The appointment of Australia’s first female Prime Minister is very welcome, the circumstances of her elevation are not, says Prosper Australia.

“Dumping Kevin Rudd is obviously linked to the Resource Super Profits Tax,” Prosper spokesman Karl Fitzgerald said today. “Mark Arbib and the NSW Right faction may well have been bought out by the Machiavellian miners.

“Tragically, we have to wait 18 months to know whether and how much the Machiavellian miners have paid.

The Australian Electoral Commission will eventually tell us, but in an age of instant information, this delay is totally unacceptable.
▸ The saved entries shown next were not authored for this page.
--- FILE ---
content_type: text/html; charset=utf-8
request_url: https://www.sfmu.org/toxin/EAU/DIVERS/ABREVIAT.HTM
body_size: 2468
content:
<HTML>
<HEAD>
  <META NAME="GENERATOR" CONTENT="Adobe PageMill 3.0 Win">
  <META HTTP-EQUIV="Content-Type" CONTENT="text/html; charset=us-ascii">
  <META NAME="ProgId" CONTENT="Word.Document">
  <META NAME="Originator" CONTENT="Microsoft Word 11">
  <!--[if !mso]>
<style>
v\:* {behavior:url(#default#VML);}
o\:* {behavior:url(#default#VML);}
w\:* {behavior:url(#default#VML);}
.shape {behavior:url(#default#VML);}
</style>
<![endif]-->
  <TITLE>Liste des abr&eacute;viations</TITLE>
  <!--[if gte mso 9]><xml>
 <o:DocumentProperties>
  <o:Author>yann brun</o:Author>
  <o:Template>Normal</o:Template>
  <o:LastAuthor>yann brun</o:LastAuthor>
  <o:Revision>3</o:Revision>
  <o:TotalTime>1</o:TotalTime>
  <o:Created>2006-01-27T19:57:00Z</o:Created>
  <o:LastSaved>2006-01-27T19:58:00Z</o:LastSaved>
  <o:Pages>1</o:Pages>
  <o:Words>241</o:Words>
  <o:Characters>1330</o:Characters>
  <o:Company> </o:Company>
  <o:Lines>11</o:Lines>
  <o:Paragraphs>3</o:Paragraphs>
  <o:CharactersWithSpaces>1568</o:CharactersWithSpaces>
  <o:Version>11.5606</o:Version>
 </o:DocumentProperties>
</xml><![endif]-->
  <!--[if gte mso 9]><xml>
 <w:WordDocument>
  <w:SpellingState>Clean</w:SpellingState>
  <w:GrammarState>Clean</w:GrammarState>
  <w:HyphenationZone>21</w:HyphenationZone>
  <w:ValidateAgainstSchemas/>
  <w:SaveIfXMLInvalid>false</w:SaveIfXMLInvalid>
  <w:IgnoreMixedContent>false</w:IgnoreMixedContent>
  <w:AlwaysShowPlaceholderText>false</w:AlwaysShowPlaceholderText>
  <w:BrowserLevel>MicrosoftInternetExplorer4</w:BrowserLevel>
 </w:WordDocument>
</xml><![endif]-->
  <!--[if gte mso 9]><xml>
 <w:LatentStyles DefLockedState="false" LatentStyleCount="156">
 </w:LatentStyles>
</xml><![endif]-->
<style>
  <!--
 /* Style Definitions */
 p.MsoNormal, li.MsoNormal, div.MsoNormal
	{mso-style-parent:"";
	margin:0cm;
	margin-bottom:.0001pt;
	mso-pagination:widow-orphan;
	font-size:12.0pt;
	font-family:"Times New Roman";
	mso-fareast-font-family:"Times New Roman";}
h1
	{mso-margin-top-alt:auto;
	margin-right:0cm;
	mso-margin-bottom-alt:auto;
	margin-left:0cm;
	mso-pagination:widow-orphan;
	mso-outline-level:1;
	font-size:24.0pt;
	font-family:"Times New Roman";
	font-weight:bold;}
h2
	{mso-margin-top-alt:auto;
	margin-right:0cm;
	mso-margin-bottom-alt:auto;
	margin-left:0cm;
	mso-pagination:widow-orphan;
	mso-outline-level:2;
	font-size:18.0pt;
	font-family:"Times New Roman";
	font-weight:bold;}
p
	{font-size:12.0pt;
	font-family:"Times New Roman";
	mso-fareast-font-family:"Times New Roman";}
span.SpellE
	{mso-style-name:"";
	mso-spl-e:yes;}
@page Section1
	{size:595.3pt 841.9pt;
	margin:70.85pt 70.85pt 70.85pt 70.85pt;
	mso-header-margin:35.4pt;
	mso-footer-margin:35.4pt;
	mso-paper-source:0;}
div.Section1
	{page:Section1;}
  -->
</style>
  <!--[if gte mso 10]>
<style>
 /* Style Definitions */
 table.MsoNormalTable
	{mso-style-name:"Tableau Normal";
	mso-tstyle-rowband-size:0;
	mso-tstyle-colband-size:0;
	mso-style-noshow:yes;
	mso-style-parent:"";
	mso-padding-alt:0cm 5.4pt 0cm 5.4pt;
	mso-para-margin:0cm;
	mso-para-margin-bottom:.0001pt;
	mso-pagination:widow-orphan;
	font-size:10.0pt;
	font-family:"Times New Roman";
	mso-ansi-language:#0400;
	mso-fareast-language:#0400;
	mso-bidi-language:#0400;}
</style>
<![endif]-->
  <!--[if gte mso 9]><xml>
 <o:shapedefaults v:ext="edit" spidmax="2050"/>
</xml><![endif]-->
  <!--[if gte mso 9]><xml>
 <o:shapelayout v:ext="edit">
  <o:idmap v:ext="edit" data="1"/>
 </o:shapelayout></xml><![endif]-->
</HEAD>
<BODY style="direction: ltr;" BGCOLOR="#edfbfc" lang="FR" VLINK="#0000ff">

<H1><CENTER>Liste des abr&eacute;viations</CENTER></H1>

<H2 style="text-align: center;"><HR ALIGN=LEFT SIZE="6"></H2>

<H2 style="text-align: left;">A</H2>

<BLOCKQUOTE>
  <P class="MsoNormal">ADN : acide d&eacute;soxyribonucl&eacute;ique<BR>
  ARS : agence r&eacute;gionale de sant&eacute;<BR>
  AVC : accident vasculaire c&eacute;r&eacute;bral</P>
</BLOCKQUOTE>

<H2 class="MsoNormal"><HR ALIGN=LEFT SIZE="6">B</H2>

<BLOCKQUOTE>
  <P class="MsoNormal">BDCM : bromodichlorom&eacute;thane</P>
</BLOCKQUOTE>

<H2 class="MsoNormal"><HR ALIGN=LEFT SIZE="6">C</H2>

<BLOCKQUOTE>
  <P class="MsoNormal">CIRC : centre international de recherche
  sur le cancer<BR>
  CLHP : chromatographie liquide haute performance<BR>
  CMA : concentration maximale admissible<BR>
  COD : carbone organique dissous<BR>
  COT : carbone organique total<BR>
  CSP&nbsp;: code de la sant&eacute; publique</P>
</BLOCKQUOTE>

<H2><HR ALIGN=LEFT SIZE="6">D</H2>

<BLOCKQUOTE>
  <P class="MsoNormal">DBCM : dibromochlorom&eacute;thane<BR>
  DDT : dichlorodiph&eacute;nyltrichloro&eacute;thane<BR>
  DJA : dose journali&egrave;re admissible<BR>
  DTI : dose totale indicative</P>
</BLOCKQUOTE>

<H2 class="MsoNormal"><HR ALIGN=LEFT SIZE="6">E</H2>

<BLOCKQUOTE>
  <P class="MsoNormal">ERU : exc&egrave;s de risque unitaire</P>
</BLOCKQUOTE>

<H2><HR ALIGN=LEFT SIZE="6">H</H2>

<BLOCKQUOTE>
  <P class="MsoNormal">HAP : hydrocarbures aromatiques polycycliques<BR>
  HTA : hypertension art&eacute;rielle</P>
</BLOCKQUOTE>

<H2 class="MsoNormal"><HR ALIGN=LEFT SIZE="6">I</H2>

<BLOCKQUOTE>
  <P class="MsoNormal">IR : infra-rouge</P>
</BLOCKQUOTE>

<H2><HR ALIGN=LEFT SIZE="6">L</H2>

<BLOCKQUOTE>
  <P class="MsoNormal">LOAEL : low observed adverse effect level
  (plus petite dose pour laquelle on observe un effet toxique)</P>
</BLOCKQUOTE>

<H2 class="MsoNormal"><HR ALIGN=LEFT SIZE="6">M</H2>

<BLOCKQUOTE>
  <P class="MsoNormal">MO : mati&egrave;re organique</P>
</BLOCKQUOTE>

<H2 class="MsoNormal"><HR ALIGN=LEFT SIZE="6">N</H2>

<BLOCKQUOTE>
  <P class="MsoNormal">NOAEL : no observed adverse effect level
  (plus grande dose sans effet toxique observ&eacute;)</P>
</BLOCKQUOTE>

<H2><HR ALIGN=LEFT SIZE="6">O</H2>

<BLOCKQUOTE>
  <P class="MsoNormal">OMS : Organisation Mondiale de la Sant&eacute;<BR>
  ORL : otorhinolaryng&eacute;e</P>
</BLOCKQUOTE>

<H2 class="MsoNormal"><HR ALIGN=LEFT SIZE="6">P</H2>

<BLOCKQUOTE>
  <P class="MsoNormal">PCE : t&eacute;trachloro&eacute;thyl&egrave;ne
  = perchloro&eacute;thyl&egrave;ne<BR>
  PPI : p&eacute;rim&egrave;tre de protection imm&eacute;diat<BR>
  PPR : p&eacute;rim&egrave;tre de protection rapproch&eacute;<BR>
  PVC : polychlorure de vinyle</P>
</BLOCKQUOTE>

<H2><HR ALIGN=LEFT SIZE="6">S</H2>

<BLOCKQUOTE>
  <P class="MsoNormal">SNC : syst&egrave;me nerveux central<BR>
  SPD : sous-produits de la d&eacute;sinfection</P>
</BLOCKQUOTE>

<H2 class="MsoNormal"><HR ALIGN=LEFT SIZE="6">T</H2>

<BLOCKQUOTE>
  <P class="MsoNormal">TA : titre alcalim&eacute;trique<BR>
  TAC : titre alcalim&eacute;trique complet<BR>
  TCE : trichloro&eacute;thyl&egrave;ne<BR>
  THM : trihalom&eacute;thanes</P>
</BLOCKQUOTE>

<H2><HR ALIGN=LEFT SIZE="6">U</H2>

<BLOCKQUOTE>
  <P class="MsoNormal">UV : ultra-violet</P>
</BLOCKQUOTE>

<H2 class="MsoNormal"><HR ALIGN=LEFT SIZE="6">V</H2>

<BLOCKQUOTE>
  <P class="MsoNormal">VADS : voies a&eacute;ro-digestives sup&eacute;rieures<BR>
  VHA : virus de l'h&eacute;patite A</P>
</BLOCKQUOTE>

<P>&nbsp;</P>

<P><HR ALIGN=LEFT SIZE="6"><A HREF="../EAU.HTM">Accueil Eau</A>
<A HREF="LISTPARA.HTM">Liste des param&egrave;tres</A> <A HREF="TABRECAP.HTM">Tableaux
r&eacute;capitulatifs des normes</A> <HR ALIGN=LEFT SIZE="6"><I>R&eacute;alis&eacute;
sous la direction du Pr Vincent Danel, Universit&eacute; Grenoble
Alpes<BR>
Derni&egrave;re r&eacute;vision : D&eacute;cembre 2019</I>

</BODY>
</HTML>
Advertising supremo Harold Mitchell summed up the mood that led to Kevin Rudd’s downfall in the AFR of 23 June:

It is an ‘amazing fact’ that ‘ordinary people on the street are barracking for five people… who have got so much money they don’t know what to do with it’.

“If policy-distorting donations are to continue, politicians should be announced as the Member for Rio Tinto and have the company logo embroidered into their suits – like race car drivers. 

“We need to know who represents whom.

Consider Rudd’s raft of reforms: saying sorry to indigenous people, signing the Kyoto accord, free insulation, a $900 GFC handout, no recession, hospital reform and national broadband.  Now, for trying to secure a share of our resource profits for Australians, his leadership is terminated.

“History will compare him to Gough Whitlam, a similar fast-paced Prime Minister willing to take on monopolists, tragically overthrown in a constitutional coup,” Fitzgerald said.

“Yes, there were issues with Rudd’s communication skills, but all supporters of the Henry Review must now fear the political knife will cut down any tax reform that threatens entrenched interests.

“We must maintain vigilance in the belief that incentives belong to entrepreneurs, not the beneficiaries of the privilege of mining and hoarding the economic rent of the land.

“Gillard must come out strongly and call the lobbyists for who they are. She must assert control over the RSPT rather than negotiate with each and every individual company.

“Sure, allow miners a return of 8.8% before the tax kicks in, but keep the EBIT profits rate at 40%. And move quickly,” Fitzgerald concluded.